Dans ce contexte, Bachar El-Assad se présente lui-même comme le dernier rempart contre l’islamisme et tous ceux qu’il considère comme des terroristes mais il n’est plus vraiment maître de la situation dans le pays. Ses troupes gouvernementales sont largement renforcées de volontaires venus d’Iran et du Hezbollah, et il aurait déjà perdu le contrôle d’une bonne partie du territoire sans l’intervention militaire renforcée de la Russie depuis 2015.
Aujourd’hui, les dernières poches de résistances anti-gouvernementales ou les dernières zones contrôlées par les groupes terroristes sont en passe d’être reprises mais il reste encore une partie du pays qui a été « libérée » par les forces kurdes et une autre par l’invasion stratégique limitée de l’armée turque. Enfin, les inquiétudes d’Israël sur la présence d’armes offensives iraniennes font craindre des interventions militaires à la frontières sud et des bombardements ciblés en Syrie.

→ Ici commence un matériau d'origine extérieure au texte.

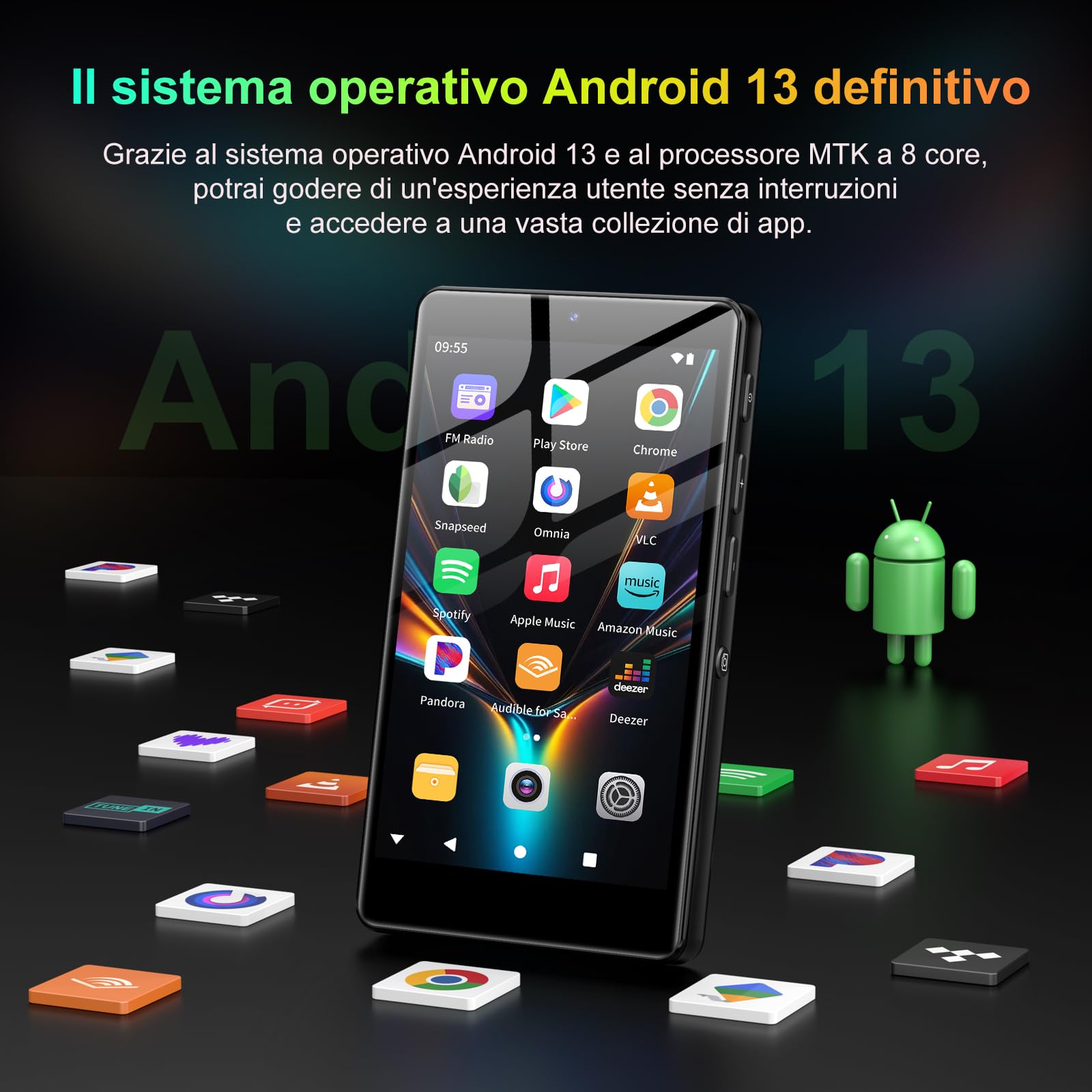 96GB Lettore MP3 con Bluetooth WiFi, lettore MP4 da 4,02 pollici con fotocamera e altoparlante, lettori musicali MP3 con sistema operativo Android 13, Spotify Kids, Play Store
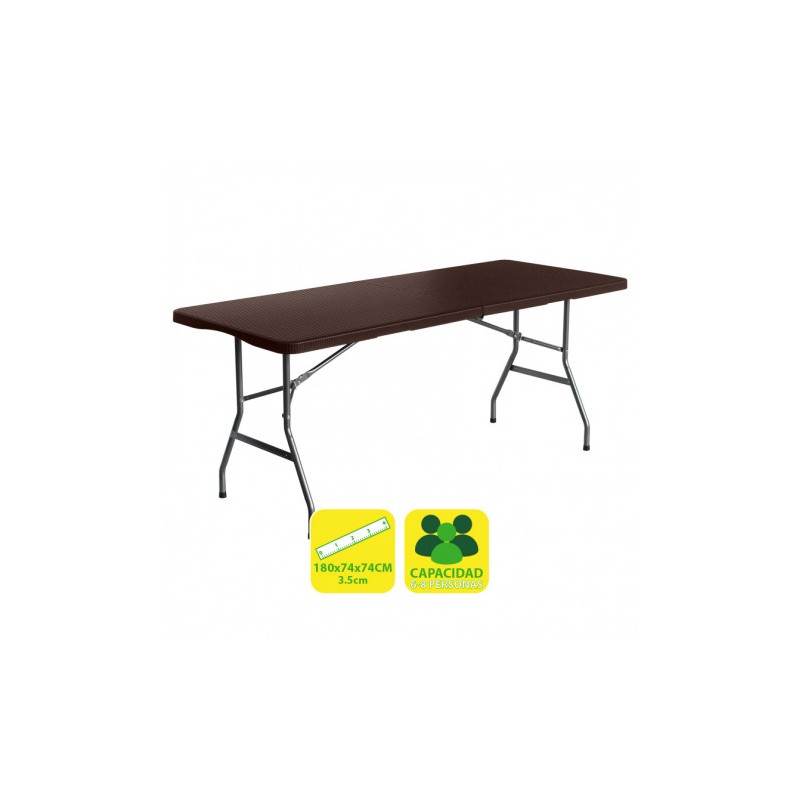 MESA DE RESINA PLEGABLE EFECTO RATÁN...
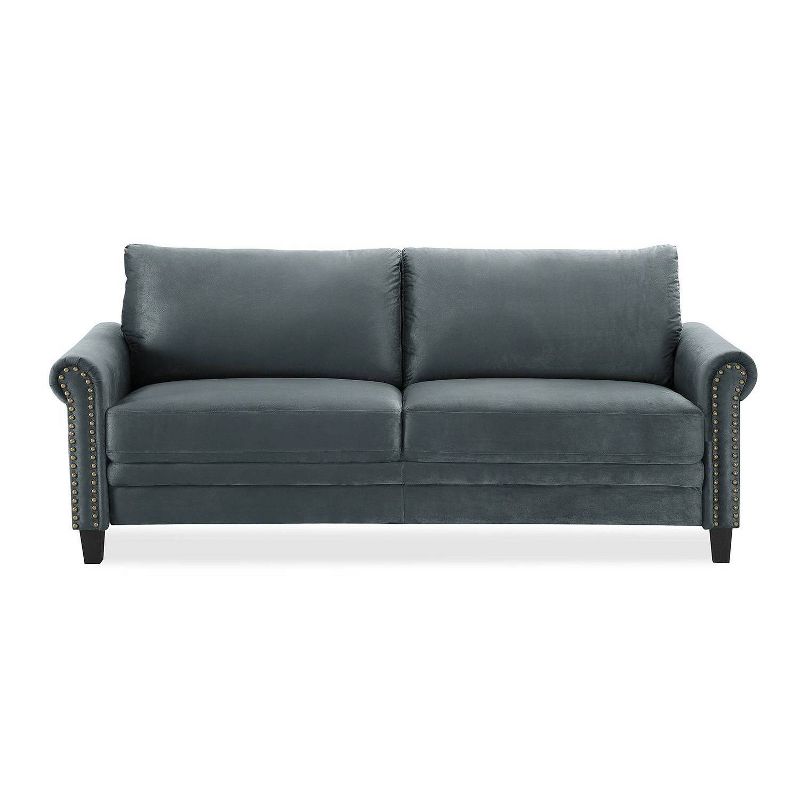 Ashley Microfiber Upholstery Sofa with Nailhead Trimming Dark Gray - Lifestyle Solutions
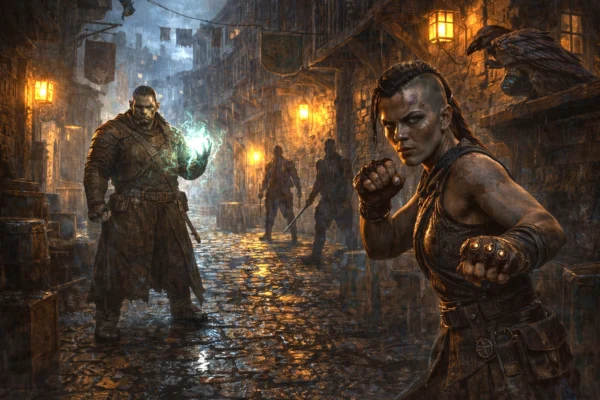 Fantasy urban alley scene with multiple hostile faction members preparing for combat, including an orc spellcaster, human brawler, goblin scout, and kenku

L’Etat syrien et le dictateur Bachar El-Assad ne contrôlent donc en réalité plus grand-chose et l’économie est exsangue. Le conflit a fait plus de 500 000 morts et déplacés près de 10 millions de personnes tandis qu’un quart de la population a fui le pays. Le tourisme est inexistant et beaucoup de sites mondialement connus ont été bombardés comme le marché d’Alep ou les ruines antiques de Palmyre. Le commerce est très difficile avec des infrastructures majoritairement détruites. L’industrie a été réduite à néant. L’agriculture est consacrée à la subsistance et une partie des ressources naturelles comme le pétrole ne sont plus contrôlées par le gouvernement. Privé de tous ses revenus, l’Etat syrien, qui consacre déjà l’essentiel de son budget au financement de la guerre, est incapable de financer des programmes de reconstruction et d’aide à la population qui vit à près de 80% sous le seuil de pauvreté. Les pénuries sont nombreuses et touchent le carburant, les médicaments ou encore la nourriture. La livre syrienne ne vaut plus rien, l’inflation est encore très élevée et les réserves de devises sont épuisées. En juillet 2016, un nouveau gouverneur a été nommé à la tête de la Banque Centrale pour trouver de nouvelles solutions monétaires.
Le gouverneur précédent, en place depuis 11 ans, se contentait de régulièrement dévaluer la livre syrienne. Il tente de s’appuyer sur les banques privées pour relancer l’économie et stabiliser la monnaie et donc les prix. Pour retrouver la confiance de la population, de nouveaux billets à l’effigie de Bachar El-Assad sont émis depuis 2015 et 2017 tandis que l’utilisation du dollar et le marché noir sont interdits. La livre se maintient ainsi aux alentours de 500 livres pour un dollar depuis 2 ans et les perspectives d’une paix rétablie dans les zones les plus riches du pays peuvent permettre d’envisager une reprise de la croissance économique. L’Iran et la Russie sont prêts à investir, les barrages commerciaux sont moins nombreux à l’échelle locale, car les sanctions internationales subsistent, et l’industrie ou l’agriculture devraient pouvoir redémarrer dans les zones pacifiées. Ainsi, si Bachar El-Assad ne commet pas à nouveau l’erreur d’utiliser des armes chimiques contre ses derniers opposants, le soutien inconditionnel de ses alliés devrait lui permettre de rester au pouvoir et d’entamer une lente reconstruction « d’une partie du pays ». La guerre civile, elle, ne semble pas prête de se terminer, notamment à cause de la question kurde, de la présence de millions de réfugiés syriens dans les pays voisins et de la présence toujours d’actualité de mouvements terroristes.